Stored entries:

============================================================

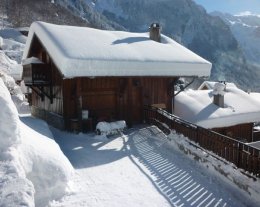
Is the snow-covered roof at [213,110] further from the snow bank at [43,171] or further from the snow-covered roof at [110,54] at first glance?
the snow bank at [43,171]

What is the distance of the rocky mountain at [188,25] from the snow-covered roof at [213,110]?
130 metres

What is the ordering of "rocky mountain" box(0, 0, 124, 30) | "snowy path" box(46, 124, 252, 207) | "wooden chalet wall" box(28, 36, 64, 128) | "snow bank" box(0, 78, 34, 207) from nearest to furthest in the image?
"snow bank" box(0, 78, 34, 207), "snowy path" box(46, 124, 252, 207), "wooden chalet wall" box(28, 36, 64, 128), "rocky mountain" box(0, 0, 124, 30)

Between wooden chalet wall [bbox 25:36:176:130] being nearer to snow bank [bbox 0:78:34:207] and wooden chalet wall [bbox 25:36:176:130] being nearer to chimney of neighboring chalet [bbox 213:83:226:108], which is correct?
chimney of neighboring chalet [bbox 213:83:226:108]

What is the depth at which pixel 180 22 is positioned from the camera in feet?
531

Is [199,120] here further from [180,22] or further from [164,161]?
[180,22]

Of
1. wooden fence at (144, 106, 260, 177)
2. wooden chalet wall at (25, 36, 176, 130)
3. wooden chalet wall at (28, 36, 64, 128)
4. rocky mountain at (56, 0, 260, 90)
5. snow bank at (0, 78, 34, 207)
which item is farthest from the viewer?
rocky mountain at (56, 0, 260, 90)

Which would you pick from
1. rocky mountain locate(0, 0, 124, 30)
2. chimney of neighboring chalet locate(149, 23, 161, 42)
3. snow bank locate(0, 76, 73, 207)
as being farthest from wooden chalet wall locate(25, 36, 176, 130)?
rocky mountain locate(0, 0, 124, 30)

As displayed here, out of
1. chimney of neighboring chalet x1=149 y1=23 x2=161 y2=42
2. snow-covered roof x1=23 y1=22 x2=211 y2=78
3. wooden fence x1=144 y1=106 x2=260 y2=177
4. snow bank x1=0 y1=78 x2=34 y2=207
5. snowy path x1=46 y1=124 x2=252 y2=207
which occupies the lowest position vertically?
snowy path x1=46 y1=124 x2=252 y2=207

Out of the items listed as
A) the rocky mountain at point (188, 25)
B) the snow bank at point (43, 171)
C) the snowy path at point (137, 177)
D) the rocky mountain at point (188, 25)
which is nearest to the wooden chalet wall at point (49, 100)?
the snowy path at point (137, 177)

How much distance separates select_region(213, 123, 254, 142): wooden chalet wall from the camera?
55.6 feet

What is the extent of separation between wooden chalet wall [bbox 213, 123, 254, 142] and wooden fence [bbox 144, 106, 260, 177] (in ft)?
18.1

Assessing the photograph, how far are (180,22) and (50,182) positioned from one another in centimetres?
16375

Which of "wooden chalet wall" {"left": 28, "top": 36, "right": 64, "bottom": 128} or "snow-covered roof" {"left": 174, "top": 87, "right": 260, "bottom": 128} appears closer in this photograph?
"wooden chalet wall" {"left": 28, "top": 36, "right": 64, "bottom": 128}

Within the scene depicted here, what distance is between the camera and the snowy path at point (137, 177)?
7184 millimetres
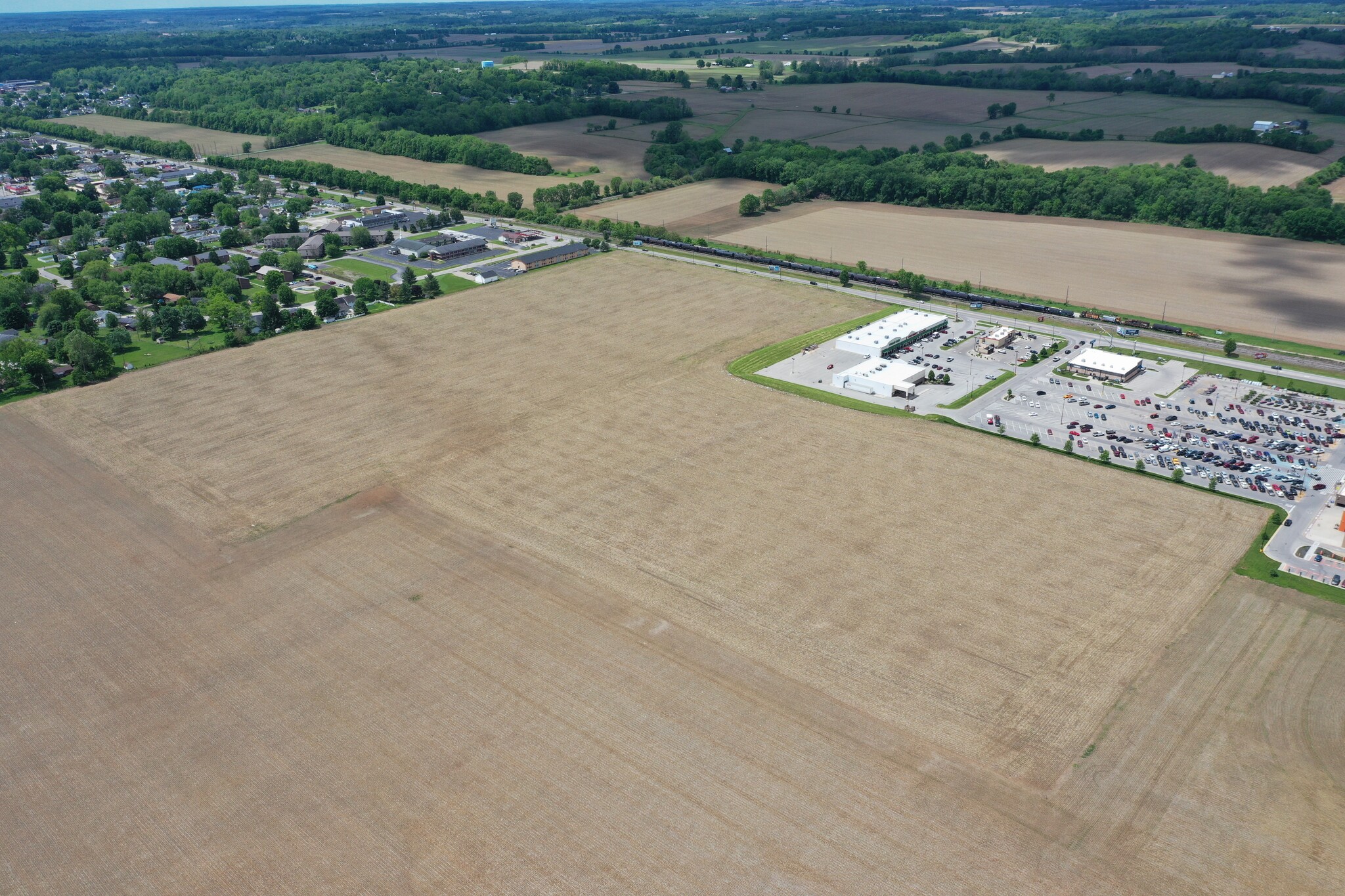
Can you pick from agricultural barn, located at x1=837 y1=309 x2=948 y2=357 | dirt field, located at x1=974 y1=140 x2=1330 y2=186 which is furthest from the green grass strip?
dirt field, located at x1=974 y1=140 x2=1330 y2=186


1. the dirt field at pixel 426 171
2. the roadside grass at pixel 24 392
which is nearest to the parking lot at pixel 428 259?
the dirt field at pixel 426 171

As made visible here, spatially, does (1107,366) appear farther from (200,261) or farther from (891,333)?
(200,261)

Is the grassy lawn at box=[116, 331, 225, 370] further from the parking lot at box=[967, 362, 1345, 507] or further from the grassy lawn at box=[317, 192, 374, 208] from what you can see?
the parking lot at box=[967, 362, 1345, 507]

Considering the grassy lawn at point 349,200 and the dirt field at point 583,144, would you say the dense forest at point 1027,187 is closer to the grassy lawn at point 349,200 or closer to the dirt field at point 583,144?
the dirt field at point 583,144

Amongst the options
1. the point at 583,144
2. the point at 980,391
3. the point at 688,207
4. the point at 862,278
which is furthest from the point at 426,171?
the point at 980,391

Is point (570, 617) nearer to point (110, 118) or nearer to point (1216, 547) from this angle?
point (1216, 547)
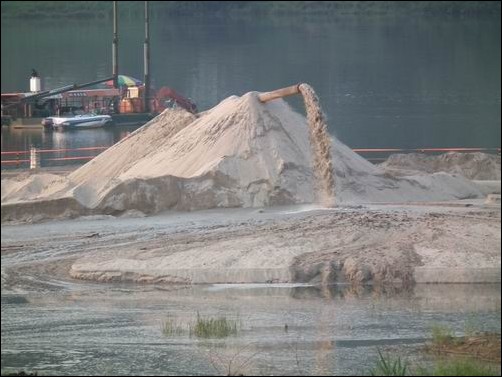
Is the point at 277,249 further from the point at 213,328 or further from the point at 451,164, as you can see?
the point at 451,164

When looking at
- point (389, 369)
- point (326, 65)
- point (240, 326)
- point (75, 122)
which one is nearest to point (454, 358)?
point (389, 369)

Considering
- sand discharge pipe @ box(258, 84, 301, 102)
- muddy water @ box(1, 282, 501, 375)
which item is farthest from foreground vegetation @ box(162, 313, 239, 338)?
sand discharge pipe @ box(258, 84, 301, 102)

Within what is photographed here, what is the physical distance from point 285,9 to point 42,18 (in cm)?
2789

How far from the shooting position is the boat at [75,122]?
37.7 meters

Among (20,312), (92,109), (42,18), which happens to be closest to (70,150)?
(92,109)

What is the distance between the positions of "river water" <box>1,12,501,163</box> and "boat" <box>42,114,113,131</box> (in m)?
0.52

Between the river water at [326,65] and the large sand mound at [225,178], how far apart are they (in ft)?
34.6

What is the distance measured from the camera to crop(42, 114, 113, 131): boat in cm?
3766

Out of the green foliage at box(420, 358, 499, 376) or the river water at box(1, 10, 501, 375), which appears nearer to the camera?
the green foliage at box(420, 358, 499, 376)

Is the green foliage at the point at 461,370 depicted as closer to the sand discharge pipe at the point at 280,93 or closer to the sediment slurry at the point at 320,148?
the sediment slurry at the point at 320,148

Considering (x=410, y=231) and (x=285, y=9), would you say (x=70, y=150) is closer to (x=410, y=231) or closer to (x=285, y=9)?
(x=410, y=231)

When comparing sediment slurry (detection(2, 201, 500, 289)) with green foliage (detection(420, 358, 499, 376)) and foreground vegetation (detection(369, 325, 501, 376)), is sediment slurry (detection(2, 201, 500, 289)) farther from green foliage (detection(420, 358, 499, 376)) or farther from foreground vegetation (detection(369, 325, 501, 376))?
green foliage (detection(420, 358, 499, 376))

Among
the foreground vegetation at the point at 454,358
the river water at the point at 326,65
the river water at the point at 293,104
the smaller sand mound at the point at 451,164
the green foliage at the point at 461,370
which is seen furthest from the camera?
the river water at the point at 326,65

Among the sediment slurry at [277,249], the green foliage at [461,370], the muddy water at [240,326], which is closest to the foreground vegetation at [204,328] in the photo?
the muddy water at [240,326]
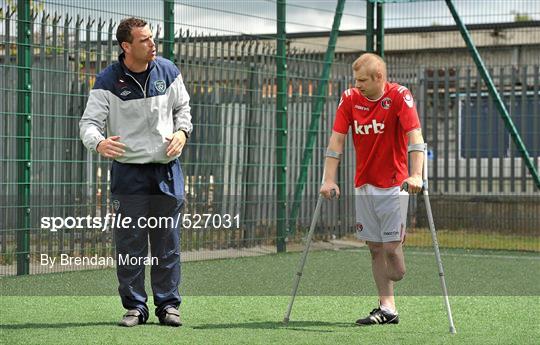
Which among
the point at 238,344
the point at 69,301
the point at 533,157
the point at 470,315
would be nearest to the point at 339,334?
the point at 238,344

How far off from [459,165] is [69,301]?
779 centimetres

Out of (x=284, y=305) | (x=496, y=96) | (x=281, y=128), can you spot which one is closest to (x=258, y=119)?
(x=281, y=128)

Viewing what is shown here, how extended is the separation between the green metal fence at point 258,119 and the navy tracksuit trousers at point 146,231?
3.36 meters

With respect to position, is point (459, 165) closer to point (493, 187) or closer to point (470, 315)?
point (493, 187)

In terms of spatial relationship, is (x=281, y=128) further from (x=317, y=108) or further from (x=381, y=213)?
(x=381, y=213)

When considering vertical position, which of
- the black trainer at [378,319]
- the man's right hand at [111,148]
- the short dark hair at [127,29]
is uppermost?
the short dark hair at [127,29]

============================================================

## What is required
Reproduce all of the records above word for word, leaving out the pictures.

## Answer
Is the snow-covered roof at [213,110] further from the snow bank at [43,171] or further from the snow-covered roof at [110,54] at first glance?
the snow bank at [43,171]

What is the distance of the rocky mountain at [188,25] from the snow-covered roof at [213,110]?
130 metres

What is the ordering of "rocky mountain" box(0, 0, 124, 30) | "snowy path" box(46, 124, 252, 207) | "wooden chalet wall" box(28, 36, 64, 128) | "snow bank" box(0, 78, 34, 207) from nearest to furthest in the image?
"snow bank" box(0, 78, 34, 207), "snowy path" box(46, 124, 252, 207), "wooden chalet wall" box(28, 36, 64, 128), "rocky mountain" box(0, 0, 124, 30)

Between wooden chalet wall [bbox 25:36:176:130] being nearer to snow bank [bbox 0:78:34:207] and wooden chalet wall [bbox 25:36:176:130] being nearer to chimney of neighboring chalet [bbox 213:83:226:108], which is correct?
chimney of neighboring chalet [bbox 213:83:226:108]

What is the depth at which pixel 180 22 is positioned from the camera in feet?
531

Is [199,120] here further from [180,22] or further from [164,161]?
[180,22]

Of
1. wooden fence at (144, 106, 260, 177)
2. wooden chalet wall at (25, 36, 176, 130)
3. wooden chalet wall at (28, 36, 64, 128)
4. rocky mountain at (56, 0, 260, 90)
5. snow bank at (0, 78, 34, 207)
which item is farthest from the viewer?
rocky mountain at (56, 0, 260, 90)

Which would you pick from
1. rocky mountain locate(0, 0, 124, 30)
2. chimney of neighboring chalet locate(149, 23, 161, 42)
3. snow bank locate(0, 76, 73, 207)
as being farthest from wooden chalet wall locate(25, 36, 176, 130)?
rocky mountain locate(0, 0, 124, 30)

As displayed here, out of
1. chimney of neighboring chalet x1=149 y1=23 x2=161 y2=42
2. snow-covered roof x1=23 y1=22 x2=211 y2=78
3. wooden fence x1=144 y1=106 x2=260 y2=177
4. snow bank x1=0 y1=78 x2=34 y2=207
5. snowy path x1=46 y1=124 x2=252 y2=207
which occupies the lowest position vertically?
snowy path x1=46 y1=124 x2=252 y2=207

Out of the items listed as
A) the rocky mountain at point (188, 25)
B) the snow bank at point (43, 171)
C) the snowy path at point (137, 177)
D) the rocky mountain at point (188, 25)
which is nearest to the wooden chalet wall at point (49, 100)?
the snowy path at point (137, 177)

How much distance separates select_region(213, 123, 254, 142): wooden chalet wall from the camera?
55.6 feet

What is the extent of separation between wooden chalet wall [bbox 213, 123, 254, 142] and wooden fence [bbox 144, 106, 260, 177] (in ft)?
18.1

Assessing the photograph, how far are (180,22) and (50,182) positioned from one another in centimetres?
16375

Which of "wooden chalet wall" {"left": 28, "top": 36, "right": 64, "bottom": 128} or "snow-covered roof" {"left": 174, "top": 87, "right": 260, "bottom": 128} appears closer in this photograph?
"wooden chalet wall" {"left": 28, "top": 36, "right": 64, "bottom": 128}

Within the scene depicted here, what distance is between the camera and the snowy path at point (137, 177)?
7184 millimetres
Can you pick from agricultural barn, located at x1=837 y1=309 x2=948 y2=357 | dirt field, located at x1=974 y1=140 x2=1330 y2=186 which is furthest from the green grass strip?
dirt field, located at x1=974 y1=140 x2=1330 y2=186


1. the dirt field at pixel 426 171
2. the roadside grass at pixel 24 392
which is nearest to the parking lot at pixel 428 259?
the dirt field at pixel 426 171

As made visible here, spatially, does (1107,366) appear farther from (200,261) or farther from (891,333)?
(200,261)

Is the grassy lawn at box=[116, 331, 225, 370] further from the parking lot at box=[967, 362, 1345, 507] or further from the grassy lawn at box=[317, 192, 374, 208] from what you can see?
the parking lot at box=[967, 362, 1345, 507]

Considering the grassy lawn at point 349,200 and the dirt field at point 583,144, would you say the dense forest at point 1027,187 is closer to the grassy lawn at point 349,200 or closer to the dirt field at point 583,144?
the dirt field at point 583,144

Amongst the options
1. the point at 583,144
2. the point at 980,391
3. the point at 688,207
4. the point at 862,278
which is furthest from the point at 426,171?
the point at 980,391

Is point (570, 617) nearer to point (110, 118) or nearer to point (1216, 547) from this angle?
point (1216, 547)
Is the point at 277,249 further from the point at 213,328 or further from the point at 451,164, as you can see?
the point at 451,164

When looking at
- point (389, 369)
- point (326, 65)
- point (240, 326)
- point (75, 122)
which one is nearest to point (454, 358)?
point (389, 369)

Considering
- sand discharge pipe @ box(258, 84, 301, 102)
- muddy water @ box(1, 282, 501, 375)
which item is farthest from foreground vegetation @ box(162, 313, 239, 338)?
sand discharge pipe @ box(258, 84, 301, 102)

Within what is photographed here, what is the physical distance from point 285,9 to point 42,18 (in cm)?
2789

How far from the shooting position is the boat at [75,122]?
37.7 meters

Among (20,312), (92,109), (42,18), which happens to be closest to (70,150)?
(92,109)

What is the distance between the positions of "river water" <box>1,12,501,163</box> and "boat" <box>42,114,113,131</box> (in m)?
0.52

Between the river water at [326,65] and the large sand mound at [225,178], how far apart are they (in ft)?
34.6

What is the distance measured from the camera to crop(42, 114, 113, 131): boat in cm?
3766

Out of the green foliage at box(420, 358, 499, 376) or the river water at box(1, 10, 501, 375), which appears nearer to the camera?
the green foliage at box(420, 358, 499, 376)

Is the green foliage at the point at 461,370 depicted as closer to the sand discharge pipe at the point at 280,93 or closer to the sediment slurry at the point at 320,148?
the sediment slurry at the point at 320,148

Considering (x=410, y=231) and (x=285, y=9), would you say (x=70, y=150) is closer to (x=410, y=231) or closer to (x=285, y=9)?
(x=410, y=231)

When comparing sediment slurry (detection(2, 201, 500, 289)) with green foliage (detection(420, 358, 499, 376)) and foreground vegetation (detection(369, 325, 501, 376)), is sediment slurry (detection(2, 201, 500, 289)) farther from green foliage (detection(420, 358, 499, 376)) or farther from foreground vegetation (detection(369, 325, 501, 376))?
green foliage (detection(420, 358, 499, 376))

Among
the foreground vegetation at the point at 454,358
the river water at the point at 326,65
the river water at the point at 293,104
the smaller sand mound at the point at 451,164
the green foliage at the point at 461,370
which is seen furthest from the camera?
the river water at the point at 326,65

Among the sediment slurry at [277,249], the green foliage at [461,370], the muddy water at [240,326], which is closest to the foreground vegetation at [204,328] in the photo?
the muddy water at [240,326]
Which among
the point at 238,344
the point at 69,301
the point at 533,157
the point at 470,315
would be nearest to the point at 339,334?
the point at 238,344

How far off from [459,165] is [69,301]?
779 centimetres

Out of (x=284, y=305) | (x=496, y=96) | (x=281, y=128), can you spot which one is closest to (x=258, y=119)?
(x=281, y=128)

Viewing what is shown here, how extended is the separation between the green metal fence at point 258,119 and the navy tracksuit trousers at point 146,231?
3.36 meters

With respect to position, is point (459, 165) closer to point (493, 187) or closer to point (470, 315)?
point (493, 187)

In terms of spatial relationship, is (x=281, y=128) further from (x=317, y=108) or further from (x=381, y=213)?
(x=381, y=213)

When considering vertical position, which of
- the black trainer at [378,319]
- the man's right hand at [111,148]
- the short dark hair at [127,29]
is uppermost?
the short dark hair at [127,29]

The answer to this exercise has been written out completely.